The Revolution of Cash Flow Analysis: From Rigid Rules to Intelligent Vectorization

The precise analysis of financial transactions is essential for effective financial planning. However, identifying regularly recurring payments, such as subscriptions, has long been a challenge. Traditional, rule-based approaches are quickly overwhelmed by complex and dynamic financial transactions. wealthAPI has developed a solution that overcomes these limitations. By using artificial intelligence and vectorization, we transform raw transaction data into valuable insights. Our system goes far beyond simple rule sets. It enables precise and reliable identification of recurring payments, even with minor deviations or new payment providers.

wealthapi-blog-vektorisierung-body

Rule-Based Systems: The Limitations of Traditional Approaches

The cash flow analysis of our budget planner reliably recognizes and distinguishes between regular and irregular transactions. Frequent but irregular transactions are reliably ignored. The same applies to particularly large transactions that do not reflect regular spending behavior.

The identification of regularly recurring transactions is technically not trivial. We also faced the challenge of clearly identifying recurring payments in the bank transaction history. The reason: the previously used rule-based systems work with clearly defined rules to identify payments based on specific criteria.

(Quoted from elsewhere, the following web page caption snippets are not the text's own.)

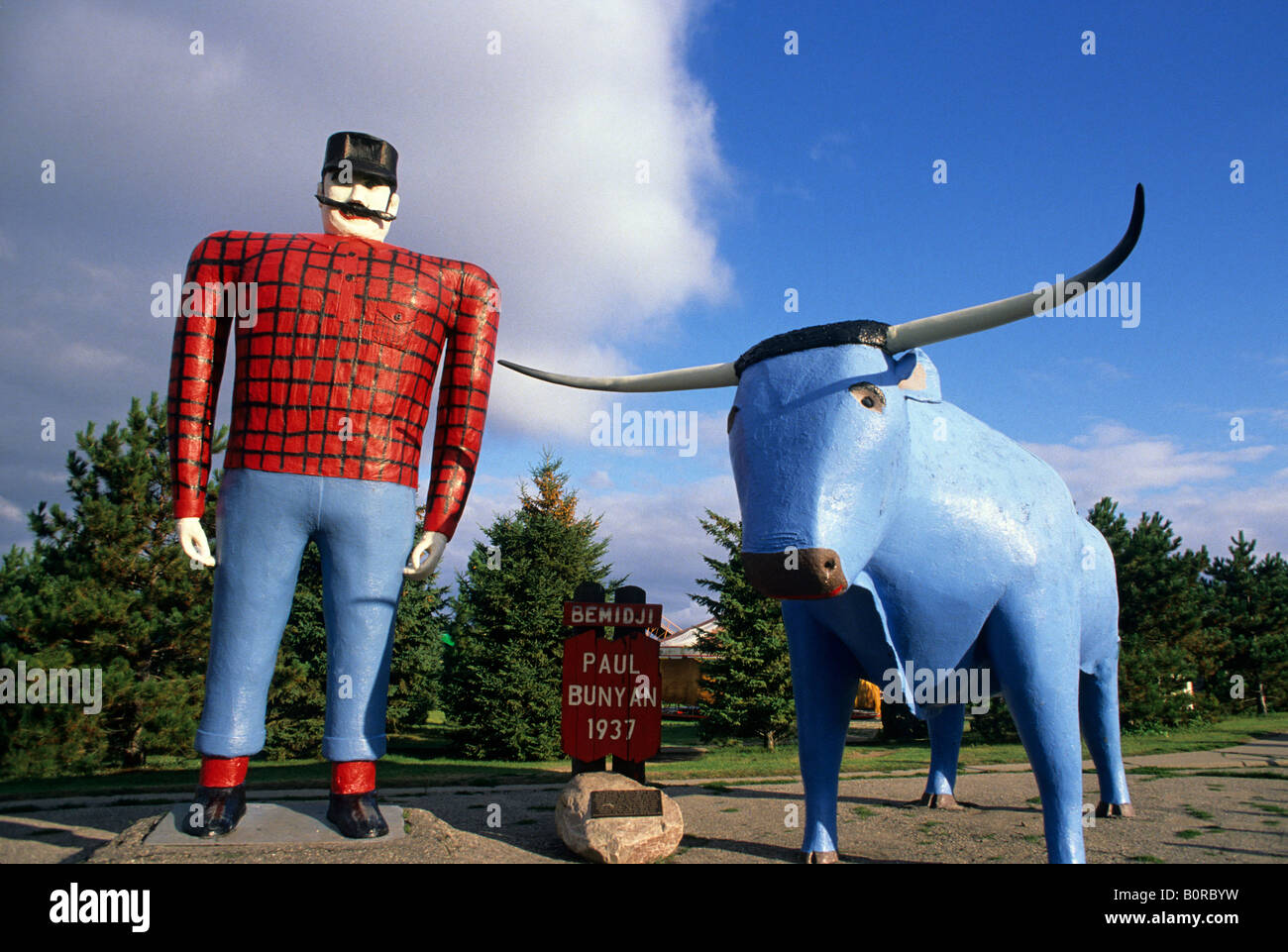 PAUL BUNYAN AND BABE, THE BLUE OX, AT THE PAUL BUNYAN CENTER, BRAINERD, NORTHERN MINNESOTA. SUMMER. - Stock Image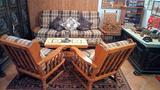 Salotto in legno chiaro e tessuto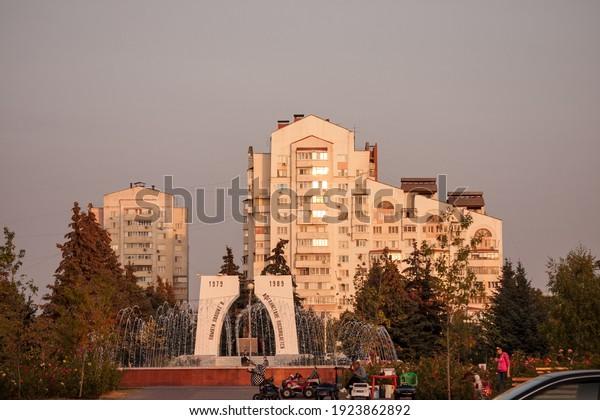 autumn-warm-evening-sunset-people-600w-1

An Example of Rule-Based Identification of a Netflix Subscription

The rules:

  • Amount: Each payment must be exactly €15.99.
  • Frequency: Payments must be monthly, on the first working day of the month.
  • Recipient: The recipient must be “Netflix”.
  • Currency: The currency must be Euro.

The system searches the transaction history for payments that meet all the above rules. If a payment is found that meets all criteria , it is identified as a Netflix subscription.

The problem: This method is very rigid. It only works if the payments exactly match the defined rules. Even small deviations, such as a fee increase or a late payment, lead to transactions not being recognized correctly. In addition, with a large number of different subscriptions and payment providers, a large number of rules must be created and maintained. Furthermore, changes in payment modalities (for example, price increases, changes to the payment date) mean that rules must be adjusted.

Such a rule-based system is not flexible enough. It cannot handle the variety of payment methods and providers and map the diverse constellations of payments. In particular, the search for exact matches is problematic. Even small spelling deviations such as “Netflix” versus “Netflix Inc.” lead to recurring payments remaining undetected. In short: identification based on rigid rules is not able to map the complexity and dynamics of modern financial transactions. It cannot guarantee reliable recognition of recurring payments.

Vectorization: Transactions as Data Points

For us at wealthAPI, this is an unacceptable situation. That’s why we have developed a solution that uses AI to convert raw transaction data into usable insights. To do this, our system uses vectors to group or embed transactions into recurring payment patterns.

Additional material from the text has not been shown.